> _Task requirements_:
1: In the passage on Atlantic Ocean circulation, what were Hartmut Heinrich and his colleagues trying to find out when they extracted deep-sea sediment cores?
2: Pick up the passage on Atlantic Ocean circulation after its final sentence and carry it forward.

> _Selected passage_:

--

If the Atlantic circulation system weakened, it could lead to a world of climate chaos.


How the Atlantic Ocean circulation would change as it slowed. IPCC 6th Assessment Report

Ice sheets are made of fresh water, so the rapid release of icebergs into the Atlantic Ocean can lower the ocean’s salinity and slow the pumping heart. If the surface water is no longer able to sink deep and the circulation collapses, dramatic cooling would likely occur across Europe and North America. Both the Amazon rain forest and Africa’s Sahel region would become dryer, and Antarctica’s warming and melting would accelerate, all in a matter of years to decades.

Today, the Greenland ice sheet is melting rapidly, and some scientists worry that the Atlantic current system may be headed for a climate tipping point this century. But is that worry warranted?

To answer that, we need to look back in time.

A radioactive discovery

In the 1980s, a junior scientist named Hartmut Heinrich and his colleagues extracted a series of deep-sea sediment cores from the ocean floor to study whether nuclear waste could be safely buried in the deep North Atlantic.

--

> _Data records_:

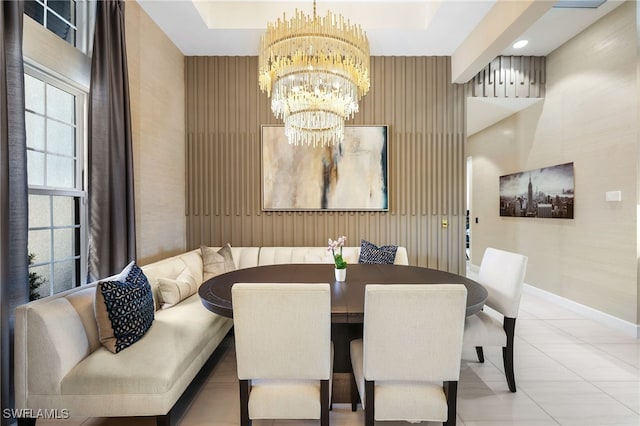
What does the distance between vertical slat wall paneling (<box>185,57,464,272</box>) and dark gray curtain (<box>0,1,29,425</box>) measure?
2129 millimetres

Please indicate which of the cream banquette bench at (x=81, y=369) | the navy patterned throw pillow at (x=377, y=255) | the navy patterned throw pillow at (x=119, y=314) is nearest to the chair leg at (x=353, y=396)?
the cream banquette bench at (x=81, y=369)

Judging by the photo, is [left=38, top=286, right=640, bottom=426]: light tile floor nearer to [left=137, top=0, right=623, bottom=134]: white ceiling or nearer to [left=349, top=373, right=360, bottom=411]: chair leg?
[left=349, top=373, right=360, bottom=411]: chair leg

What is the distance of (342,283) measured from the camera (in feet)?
7.01

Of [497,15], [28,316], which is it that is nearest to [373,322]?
[28,316]

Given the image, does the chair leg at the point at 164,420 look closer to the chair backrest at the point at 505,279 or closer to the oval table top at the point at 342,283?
the oval table top at the point at 342,283

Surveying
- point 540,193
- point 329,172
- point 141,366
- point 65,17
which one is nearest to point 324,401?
point 141,366

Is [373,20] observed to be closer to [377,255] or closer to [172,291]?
[377,255]

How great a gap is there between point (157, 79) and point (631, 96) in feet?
15.7

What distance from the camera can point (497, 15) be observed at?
9.08 feet

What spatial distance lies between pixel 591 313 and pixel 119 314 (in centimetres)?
455

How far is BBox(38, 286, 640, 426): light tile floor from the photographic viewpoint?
1.79 metres

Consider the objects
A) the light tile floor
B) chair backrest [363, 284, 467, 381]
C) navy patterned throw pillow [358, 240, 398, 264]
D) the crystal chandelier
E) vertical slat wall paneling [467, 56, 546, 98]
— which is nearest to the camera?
chair backrest [363, 284, 467, 381]

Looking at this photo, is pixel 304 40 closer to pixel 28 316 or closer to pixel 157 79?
pixel 157 79

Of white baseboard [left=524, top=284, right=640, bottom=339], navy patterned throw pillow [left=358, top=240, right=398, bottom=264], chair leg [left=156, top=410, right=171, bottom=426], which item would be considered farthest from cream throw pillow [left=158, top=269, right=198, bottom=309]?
white baseboard [left=524, top=284, right=640, bottom=339]
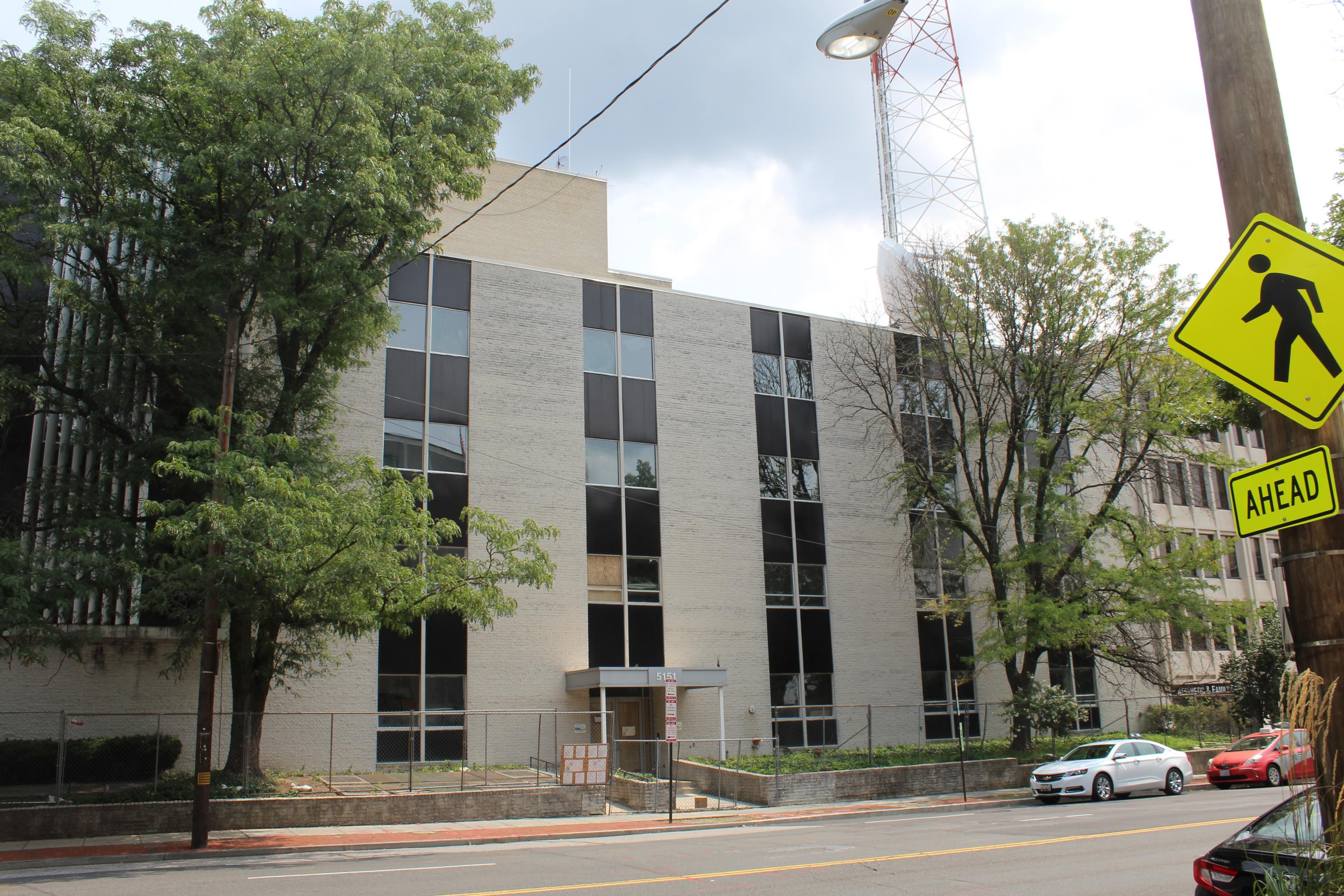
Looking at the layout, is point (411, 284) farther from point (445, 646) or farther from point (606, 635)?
point (606, 635)

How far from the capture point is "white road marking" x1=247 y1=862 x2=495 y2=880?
12.6 metres

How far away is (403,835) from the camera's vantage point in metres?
17.4

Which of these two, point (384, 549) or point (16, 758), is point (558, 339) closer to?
point (384, 549)

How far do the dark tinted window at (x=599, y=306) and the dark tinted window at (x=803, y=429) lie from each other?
5.50m

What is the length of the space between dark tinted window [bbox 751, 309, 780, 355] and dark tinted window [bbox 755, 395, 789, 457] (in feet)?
5.43

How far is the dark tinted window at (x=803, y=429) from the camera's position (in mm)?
31719

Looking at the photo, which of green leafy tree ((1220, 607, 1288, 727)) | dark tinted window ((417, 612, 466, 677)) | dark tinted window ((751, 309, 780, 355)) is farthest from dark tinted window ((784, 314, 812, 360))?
green leafy tree ((1220, 607, 1288, 727))

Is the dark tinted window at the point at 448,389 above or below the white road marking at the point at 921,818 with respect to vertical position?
above

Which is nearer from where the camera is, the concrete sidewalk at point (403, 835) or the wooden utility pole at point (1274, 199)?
the wooden utility pole at point (1274, 199)

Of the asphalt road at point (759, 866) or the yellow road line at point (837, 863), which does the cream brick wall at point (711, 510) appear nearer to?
the asphalt road at point (759, 866)

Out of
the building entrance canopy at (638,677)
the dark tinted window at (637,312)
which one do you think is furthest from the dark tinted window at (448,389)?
the building entrance canopy at (638,677)

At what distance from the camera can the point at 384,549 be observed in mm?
17531

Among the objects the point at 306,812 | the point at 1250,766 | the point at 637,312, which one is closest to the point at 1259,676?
the point at 1250,766

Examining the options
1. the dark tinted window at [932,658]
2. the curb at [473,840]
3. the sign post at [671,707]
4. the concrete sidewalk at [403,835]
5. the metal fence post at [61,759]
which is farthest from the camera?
the dark tinted window at [932,658]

--

> _Responses to the tasks_:
1: They wanted to know whether nuclear waste could be safely buried in the deep North Atlantic.

2:
Sediment cores contain a history of everything that accumulated on that part of the ocean floor over hundreds of thousands of years. Heinrich found several layers with lots of mineral grains and rock fragments from land.

The sediment grains were too large to have been carried to the middle of the ocean by the wind or ocean currents alone. Heinrich realized they must have been brought there by icebergs, which had picked up the rock and mineral when the icebergs were still part of glaciers on land.

The layers with the most rock and mineral debris, from a time when the icebergs must have come out in force, coincided with severe weakening of the Atlantic current system. Those periods are now known as Heinrich events.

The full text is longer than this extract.